Roles Manchester is strong for
Software Engineer
UK average £70,000 · +18% London uplift
Product Manager
UK average £80,000 · +22% London uplift
Data Analyst
UK average £55,000 · +15% London uplift
Marketing Manager
UK average £55,000 · +18% London uplift
Accountant
UK average £55,000 · +20% London uplift
DevOps Engineer
UK average £75,000 · +18% London uplift
Common questions
- Is Manchester a good city for tech jobs in 2026?
- Manchester is the strongest UK tech market outside London right now. The combination of BBC MediaCity, GCHQ Manchester, AutoTrader, THG, and a deep fintech scale-up scene means engineers can change jobs without changing postcode. Senior salaries have closed to within 10-15% of London, and rent is roughly half. The weakest area is very junior creative roles, where supply outstrips demand at the BBC and ITV. For software engineers, data professionals, and product managers between two and ten years' experience, Manchester in 2026 offers more interview activity than any other regional UK city I work in.
- How much should I earn in Manchester compared with London?
- Expect roughly 85-90% of London salary for equivalent roles, with senior tech and finance positions closer to 90-95%. A mid-level software engineer earns £55,000-£75,000 in Manchester in 2026 versus £65,000-£90,000 in London. Marketing and creative roles show the biggest gap at 75-80% of London pay. The real comparison is take-home after rent: a Manchester salary at 85% of London usually means more disposable income, because city-centre rent runs £1,100-£1,400 a month versus £1,800-£2,400 in inner London. Negotiate against actual Manchester market data, not UK national averages — local managers often anchor low.
- What sectors hire most in Manchester?
- Six sectors dominate: technology (BBC MediaCity, GCHQ, AutoTrader, THG, fintech scale-ups), financial services (BNY Mellon, Co-op Bank, Big Four audit), media and creative (BBC, ITV Granada), health and life sciences (University of Manchester, Manchester Foundation Trust, Alderley Park), professional services (DLA Piper, Pinsent Masons, KPMG, PwC), and logistics/e-commerce (anchored by Manchester Airport and a strong supply chain corridor). Manufacturing has shrunk relative to its history but still hires steadily.

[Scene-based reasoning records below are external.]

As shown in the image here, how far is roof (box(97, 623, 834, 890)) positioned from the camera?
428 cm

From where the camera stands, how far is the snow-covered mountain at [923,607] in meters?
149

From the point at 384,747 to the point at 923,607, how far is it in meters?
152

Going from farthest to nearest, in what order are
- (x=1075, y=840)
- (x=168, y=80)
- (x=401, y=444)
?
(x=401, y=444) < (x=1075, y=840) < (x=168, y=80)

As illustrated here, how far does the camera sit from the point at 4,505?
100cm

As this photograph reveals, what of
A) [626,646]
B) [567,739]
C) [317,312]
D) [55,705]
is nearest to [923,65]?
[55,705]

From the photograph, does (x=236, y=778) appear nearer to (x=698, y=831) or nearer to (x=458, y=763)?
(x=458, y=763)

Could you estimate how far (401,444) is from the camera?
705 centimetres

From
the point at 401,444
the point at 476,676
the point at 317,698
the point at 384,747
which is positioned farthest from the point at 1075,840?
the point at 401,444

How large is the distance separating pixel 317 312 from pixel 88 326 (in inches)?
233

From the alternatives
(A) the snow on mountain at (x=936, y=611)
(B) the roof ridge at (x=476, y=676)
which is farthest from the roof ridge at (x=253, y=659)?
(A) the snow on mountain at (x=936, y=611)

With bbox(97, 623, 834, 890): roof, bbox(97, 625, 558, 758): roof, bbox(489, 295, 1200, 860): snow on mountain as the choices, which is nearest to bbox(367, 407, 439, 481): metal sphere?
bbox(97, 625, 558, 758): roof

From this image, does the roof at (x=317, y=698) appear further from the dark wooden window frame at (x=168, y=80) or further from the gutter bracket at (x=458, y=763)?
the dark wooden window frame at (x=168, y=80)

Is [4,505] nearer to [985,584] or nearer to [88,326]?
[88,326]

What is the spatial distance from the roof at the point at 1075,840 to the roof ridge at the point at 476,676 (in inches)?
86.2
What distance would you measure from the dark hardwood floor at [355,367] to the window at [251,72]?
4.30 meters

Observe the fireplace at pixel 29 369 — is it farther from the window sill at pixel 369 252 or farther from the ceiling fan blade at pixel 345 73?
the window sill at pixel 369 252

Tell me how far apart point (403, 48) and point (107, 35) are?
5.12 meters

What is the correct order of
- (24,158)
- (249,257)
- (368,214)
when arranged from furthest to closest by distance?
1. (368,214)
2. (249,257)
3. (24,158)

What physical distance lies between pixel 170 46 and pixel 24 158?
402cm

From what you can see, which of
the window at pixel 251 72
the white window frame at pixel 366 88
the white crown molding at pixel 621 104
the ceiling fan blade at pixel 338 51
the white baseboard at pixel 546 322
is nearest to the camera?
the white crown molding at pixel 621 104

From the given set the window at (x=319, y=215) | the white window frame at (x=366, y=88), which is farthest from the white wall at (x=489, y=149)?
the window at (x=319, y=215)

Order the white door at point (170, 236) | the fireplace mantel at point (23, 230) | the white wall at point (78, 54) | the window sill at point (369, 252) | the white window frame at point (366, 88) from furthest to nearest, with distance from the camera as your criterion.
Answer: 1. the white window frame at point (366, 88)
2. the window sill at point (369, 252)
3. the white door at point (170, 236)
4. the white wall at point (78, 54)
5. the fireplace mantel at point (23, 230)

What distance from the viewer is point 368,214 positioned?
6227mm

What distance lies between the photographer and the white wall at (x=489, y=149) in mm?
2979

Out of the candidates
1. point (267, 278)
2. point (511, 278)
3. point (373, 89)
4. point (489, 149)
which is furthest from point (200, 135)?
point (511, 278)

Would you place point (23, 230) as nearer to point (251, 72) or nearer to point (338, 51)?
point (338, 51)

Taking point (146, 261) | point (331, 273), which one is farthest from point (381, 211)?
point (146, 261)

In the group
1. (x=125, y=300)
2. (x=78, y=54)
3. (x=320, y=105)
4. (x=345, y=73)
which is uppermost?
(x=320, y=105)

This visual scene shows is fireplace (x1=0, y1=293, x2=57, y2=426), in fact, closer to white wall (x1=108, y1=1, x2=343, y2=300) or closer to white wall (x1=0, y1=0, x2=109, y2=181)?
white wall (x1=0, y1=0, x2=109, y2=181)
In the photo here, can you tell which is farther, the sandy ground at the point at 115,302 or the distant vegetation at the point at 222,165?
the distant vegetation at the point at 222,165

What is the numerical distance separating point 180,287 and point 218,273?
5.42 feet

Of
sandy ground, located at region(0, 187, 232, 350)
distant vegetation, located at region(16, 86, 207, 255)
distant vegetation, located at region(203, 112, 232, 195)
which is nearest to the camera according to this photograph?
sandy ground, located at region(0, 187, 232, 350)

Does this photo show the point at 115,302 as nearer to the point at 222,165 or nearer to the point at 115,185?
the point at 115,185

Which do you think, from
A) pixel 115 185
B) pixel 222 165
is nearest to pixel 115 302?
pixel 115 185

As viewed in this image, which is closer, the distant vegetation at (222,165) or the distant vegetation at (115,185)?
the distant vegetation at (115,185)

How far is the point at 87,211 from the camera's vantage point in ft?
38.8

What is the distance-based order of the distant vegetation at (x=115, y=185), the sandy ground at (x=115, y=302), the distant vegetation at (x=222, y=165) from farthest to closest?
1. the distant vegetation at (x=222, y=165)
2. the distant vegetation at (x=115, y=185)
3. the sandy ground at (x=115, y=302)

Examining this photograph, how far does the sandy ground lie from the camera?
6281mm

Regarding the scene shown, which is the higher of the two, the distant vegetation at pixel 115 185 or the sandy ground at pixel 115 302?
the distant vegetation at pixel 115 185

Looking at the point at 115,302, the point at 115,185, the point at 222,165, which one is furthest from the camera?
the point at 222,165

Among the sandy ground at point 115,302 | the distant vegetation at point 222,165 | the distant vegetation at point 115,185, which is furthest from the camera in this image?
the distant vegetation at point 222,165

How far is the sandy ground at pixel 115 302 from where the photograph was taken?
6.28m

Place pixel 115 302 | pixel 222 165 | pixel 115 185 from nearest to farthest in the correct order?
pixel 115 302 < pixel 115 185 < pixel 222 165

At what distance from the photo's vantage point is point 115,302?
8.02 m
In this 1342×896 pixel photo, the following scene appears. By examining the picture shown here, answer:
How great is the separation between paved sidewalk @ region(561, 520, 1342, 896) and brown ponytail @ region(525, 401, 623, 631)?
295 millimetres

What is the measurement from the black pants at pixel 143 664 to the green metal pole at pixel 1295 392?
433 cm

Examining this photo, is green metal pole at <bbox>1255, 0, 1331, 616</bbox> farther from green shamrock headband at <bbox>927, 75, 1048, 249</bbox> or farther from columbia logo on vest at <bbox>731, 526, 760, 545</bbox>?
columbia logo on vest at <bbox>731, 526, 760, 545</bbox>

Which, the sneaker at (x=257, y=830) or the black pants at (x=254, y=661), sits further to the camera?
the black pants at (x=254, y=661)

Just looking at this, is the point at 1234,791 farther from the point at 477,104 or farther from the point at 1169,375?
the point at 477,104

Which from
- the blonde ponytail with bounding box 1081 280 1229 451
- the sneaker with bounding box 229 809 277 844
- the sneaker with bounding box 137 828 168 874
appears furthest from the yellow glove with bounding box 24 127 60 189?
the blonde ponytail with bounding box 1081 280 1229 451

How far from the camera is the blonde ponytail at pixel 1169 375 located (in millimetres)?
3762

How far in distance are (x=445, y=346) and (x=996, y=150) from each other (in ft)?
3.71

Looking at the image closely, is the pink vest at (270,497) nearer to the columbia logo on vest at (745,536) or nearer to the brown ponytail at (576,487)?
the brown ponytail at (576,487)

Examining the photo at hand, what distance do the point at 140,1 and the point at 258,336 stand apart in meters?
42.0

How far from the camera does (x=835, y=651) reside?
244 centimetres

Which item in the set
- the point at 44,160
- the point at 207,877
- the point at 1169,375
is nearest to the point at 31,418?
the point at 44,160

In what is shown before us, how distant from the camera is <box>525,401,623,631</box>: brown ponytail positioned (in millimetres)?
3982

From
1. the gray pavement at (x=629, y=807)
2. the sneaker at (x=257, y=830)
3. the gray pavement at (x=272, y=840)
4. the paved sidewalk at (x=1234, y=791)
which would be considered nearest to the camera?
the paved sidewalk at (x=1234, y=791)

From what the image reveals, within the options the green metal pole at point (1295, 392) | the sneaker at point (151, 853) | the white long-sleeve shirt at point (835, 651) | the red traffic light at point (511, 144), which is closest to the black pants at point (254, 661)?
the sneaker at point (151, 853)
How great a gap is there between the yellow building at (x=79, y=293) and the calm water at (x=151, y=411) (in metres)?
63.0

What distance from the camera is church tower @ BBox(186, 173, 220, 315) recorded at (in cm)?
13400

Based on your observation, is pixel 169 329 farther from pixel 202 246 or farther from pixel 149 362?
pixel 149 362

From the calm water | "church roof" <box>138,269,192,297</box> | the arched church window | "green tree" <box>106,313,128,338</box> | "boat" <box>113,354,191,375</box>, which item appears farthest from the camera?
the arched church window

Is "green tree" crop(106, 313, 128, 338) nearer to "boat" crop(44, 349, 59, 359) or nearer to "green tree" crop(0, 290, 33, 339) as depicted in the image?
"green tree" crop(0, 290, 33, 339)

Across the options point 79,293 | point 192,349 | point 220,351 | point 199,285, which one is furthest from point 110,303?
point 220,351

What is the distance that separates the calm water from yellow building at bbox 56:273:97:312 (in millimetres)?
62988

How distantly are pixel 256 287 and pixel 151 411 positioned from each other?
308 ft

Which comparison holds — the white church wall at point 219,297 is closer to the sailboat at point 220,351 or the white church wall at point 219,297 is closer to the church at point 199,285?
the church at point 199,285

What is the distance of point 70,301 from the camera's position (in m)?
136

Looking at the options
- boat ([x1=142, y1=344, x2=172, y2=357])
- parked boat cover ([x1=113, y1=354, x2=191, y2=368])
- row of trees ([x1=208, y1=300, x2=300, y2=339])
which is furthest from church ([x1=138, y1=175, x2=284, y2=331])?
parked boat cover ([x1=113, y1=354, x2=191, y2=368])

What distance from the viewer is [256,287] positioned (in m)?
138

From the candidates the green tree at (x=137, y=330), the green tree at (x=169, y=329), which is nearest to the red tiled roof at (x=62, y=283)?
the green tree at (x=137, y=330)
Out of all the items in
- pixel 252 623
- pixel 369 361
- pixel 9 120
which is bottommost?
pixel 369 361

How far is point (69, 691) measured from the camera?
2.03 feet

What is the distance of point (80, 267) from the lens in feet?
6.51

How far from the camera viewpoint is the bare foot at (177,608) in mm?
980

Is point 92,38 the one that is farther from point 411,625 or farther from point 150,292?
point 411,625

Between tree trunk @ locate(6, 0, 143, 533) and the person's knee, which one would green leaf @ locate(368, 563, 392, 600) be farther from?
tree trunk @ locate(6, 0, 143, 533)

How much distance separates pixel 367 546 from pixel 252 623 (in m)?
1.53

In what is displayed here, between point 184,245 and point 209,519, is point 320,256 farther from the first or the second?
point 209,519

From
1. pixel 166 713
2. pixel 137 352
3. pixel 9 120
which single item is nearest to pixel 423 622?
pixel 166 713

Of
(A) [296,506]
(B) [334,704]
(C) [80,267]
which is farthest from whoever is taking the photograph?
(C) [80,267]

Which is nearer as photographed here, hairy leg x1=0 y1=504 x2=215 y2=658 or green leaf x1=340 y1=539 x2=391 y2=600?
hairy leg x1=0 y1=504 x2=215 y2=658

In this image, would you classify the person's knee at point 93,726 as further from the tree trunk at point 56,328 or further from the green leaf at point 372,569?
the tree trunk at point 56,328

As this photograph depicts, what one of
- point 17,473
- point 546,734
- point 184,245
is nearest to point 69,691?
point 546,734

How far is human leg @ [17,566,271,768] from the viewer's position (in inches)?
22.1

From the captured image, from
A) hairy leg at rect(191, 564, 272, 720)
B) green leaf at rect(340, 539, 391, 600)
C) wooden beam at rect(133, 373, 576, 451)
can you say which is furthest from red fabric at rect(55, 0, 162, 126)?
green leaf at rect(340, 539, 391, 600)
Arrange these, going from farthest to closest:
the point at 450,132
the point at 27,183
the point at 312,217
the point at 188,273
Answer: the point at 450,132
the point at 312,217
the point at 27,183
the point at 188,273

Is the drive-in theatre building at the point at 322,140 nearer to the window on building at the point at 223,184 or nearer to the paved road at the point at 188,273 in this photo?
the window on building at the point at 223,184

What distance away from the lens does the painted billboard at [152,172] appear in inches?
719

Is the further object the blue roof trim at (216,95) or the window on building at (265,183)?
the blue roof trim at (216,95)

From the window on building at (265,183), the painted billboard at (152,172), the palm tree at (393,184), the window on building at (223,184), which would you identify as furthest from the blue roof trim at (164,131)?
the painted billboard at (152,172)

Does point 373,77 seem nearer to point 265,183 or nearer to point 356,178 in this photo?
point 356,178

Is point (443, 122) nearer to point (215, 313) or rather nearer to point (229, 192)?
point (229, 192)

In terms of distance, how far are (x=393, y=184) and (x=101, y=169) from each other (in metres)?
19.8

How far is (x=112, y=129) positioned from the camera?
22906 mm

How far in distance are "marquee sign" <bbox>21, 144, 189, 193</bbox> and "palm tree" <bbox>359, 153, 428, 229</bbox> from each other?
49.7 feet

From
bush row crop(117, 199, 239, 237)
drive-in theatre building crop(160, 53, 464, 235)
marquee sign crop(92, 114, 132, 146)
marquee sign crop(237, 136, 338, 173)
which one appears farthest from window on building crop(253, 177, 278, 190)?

Public sector hiring at GCHQ Manchester and the wider civil service presence is one of the fastest-growing categories I've tracked since 2022.
- Where should I live if I work in Manchester city centre?
- Three patterns work well. For walking-distance city living, Northern Quarter and Ancoats are popular but premium — expect £1,300-£1,600 for a one-bed. For value with a 15-minute tram, Salford Quays, Old Trafford, and Stretford run £900-£1,200. For families and quieter streets with strong train links, Didsbury, Chorlton, and Sale are the standard recommendation — 20-25 minutes into Piccadilly and £1,100-£1,500 for a two-bed. Avoid car commutes from Cheshire if you can; the M60 at rush hour is the most-complained-about commute in my candidate base.